Divisive plans to force all small business and self-employed people to update their tax records “at least quarterly” have been defended by the government.

In a reply to the more than 100,000 people who signed a petition against the plans, officials said that taxpayers would not have to submit the equivalent of four tax returns a year.

In fact, the quarterly updates proposed from 2018 will be “fundamentally different” from the “complexity” of filling out an annual self-assessment form in three ways, HMRC said.

Firstly, it will be “much quicker” as the updates will be generated from “existing digital business records and “in most cases, little or no further entry” of data will be needed.

Secondly, adds the HMRC reply to the petition, sanctions for lateness or inaccuracies will not be the same as they are under the current tax return system.

And thirdly, digital tax account holders will receive a “developing in-year picture of their tax position,” allowing them to have “greater certainty about what they owe” and how to plan.

This differs from the current system where “many taxpayers are caught out by their tax bill when it finally arrives,” admits the Revenue in its response, available online.
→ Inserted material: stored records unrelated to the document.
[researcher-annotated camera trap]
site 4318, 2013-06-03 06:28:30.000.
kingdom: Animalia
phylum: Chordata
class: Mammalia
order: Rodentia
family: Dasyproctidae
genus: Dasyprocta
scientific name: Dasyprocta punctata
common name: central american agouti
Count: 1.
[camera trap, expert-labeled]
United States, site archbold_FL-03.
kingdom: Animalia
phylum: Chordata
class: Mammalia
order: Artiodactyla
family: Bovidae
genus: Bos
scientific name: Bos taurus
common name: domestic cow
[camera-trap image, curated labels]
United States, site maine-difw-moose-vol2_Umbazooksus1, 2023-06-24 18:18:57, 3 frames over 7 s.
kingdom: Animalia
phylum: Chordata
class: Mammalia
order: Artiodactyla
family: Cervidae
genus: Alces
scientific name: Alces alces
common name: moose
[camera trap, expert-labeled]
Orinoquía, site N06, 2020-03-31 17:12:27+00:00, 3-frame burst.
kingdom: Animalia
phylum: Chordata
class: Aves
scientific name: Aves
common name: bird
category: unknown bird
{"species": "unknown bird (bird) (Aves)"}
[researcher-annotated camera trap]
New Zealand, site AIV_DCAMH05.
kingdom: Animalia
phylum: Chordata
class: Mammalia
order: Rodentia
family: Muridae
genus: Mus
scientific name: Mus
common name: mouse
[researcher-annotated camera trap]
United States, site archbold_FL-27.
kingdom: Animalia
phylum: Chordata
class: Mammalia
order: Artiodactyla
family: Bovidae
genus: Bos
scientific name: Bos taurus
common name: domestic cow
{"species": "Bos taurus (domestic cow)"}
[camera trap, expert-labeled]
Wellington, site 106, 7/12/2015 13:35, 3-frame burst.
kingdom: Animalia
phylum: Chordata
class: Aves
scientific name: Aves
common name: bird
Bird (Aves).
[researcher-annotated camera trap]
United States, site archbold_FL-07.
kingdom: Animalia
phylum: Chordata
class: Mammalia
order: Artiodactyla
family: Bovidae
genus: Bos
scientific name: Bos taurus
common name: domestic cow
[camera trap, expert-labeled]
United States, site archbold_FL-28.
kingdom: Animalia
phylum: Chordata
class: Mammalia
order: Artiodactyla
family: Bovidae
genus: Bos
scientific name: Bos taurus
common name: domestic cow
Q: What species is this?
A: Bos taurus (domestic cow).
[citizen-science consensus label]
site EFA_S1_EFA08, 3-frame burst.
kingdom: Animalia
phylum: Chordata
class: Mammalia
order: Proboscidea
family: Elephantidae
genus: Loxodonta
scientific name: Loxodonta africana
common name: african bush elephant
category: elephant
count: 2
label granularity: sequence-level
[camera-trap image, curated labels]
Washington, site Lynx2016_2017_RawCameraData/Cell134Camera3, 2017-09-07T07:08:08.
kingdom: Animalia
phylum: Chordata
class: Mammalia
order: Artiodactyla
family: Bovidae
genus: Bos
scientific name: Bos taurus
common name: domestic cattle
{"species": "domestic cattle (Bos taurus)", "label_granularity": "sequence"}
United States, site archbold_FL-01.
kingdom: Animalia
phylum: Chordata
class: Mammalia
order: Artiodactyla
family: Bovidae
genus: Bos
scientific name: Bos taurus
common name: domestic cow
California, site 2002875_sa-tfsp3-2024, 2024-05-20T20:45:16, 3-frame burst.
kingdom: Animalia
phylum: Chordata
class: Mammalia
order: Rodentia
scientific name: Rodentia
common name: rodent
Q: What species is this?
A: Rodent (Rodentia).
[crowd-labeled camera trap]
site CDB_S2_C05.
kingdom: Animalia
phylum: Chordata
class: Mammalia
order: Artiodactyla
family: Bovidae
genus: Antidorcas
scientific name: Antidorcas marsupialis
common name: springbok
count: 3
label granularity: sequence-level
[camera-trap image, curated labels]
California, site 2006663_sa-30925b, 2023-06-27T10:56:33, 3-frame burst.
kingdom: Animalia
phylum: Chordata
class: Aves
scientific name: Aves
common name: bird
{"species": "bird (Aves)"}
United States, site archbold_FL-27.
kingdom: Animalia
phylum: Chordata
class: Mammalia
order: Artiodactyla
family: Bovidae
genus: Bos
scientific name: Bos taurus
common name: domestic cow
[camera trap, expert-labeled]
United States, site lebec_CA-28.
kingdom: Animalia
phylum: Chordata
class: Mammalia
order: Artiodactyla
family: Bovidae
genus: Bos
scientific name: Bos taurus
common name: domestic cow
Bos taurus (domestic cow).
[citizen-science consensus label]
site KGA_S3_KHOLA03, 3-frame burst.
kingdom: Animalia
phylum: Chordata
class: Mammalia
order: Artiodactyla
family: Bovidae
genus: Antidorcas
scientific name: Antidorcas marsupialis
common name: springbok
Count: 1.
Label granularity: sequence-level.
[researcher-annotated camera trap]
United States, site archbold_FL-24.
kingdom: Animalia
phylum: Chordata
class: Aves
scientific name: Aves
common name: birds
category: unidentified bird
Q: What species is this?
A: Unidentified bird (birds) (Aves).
Sounding less positive, and potentially aware of security issues, the response says the onus will be on taxpayers to use software or apps that can "connect securely" to their digital tax account.

But HMRC reassured: “The government will ensure that free products are available [and] the Gov.UK service will signpost taxpayers to the right product, with clear HMRC guidance about how to choose software.

"HMRC will ensure support is available for people to get online if they need it. We will also provide alternatives for those who genuinely cannot use digital tools, like telephone filing."

Speaking before the response, a support group for one-man bands said any requirement for taxpayers to use software would be unwelcome - because of time, money and fears of exclusion.

“Companies which do not already use record-keeping software, or are using software that will be incompatible with HMRC’s digital accounts, will have to spend a great deal of time transposing their business records onto new systems to satisfy HMRC – time spent in an activity of little or no value to them or their customers,” said the Low Incomes Tax Reform Group.

The group’s Anthony Thomas added: “It is very harsh that the smallest businesses with the lowest profit margins may be required to undertake significant investment and training in computer technology simply in order to comply with HMRC’s reporting requirements, and for no other purpose.

“Instead of mandation, HMRC should develop software that is so much more convenient and easier to operate than any alternative that people will naturally choose to use it, as is already the case with online self-assessment filing. That approach we would fully support.”

HMRC says it will introduce the plans “gradually” and will use volunteers to test the new software so it can gather feedback. It also says a consultation will run this year so that affected parties can have a say, including on the sanctions for late or false reporting.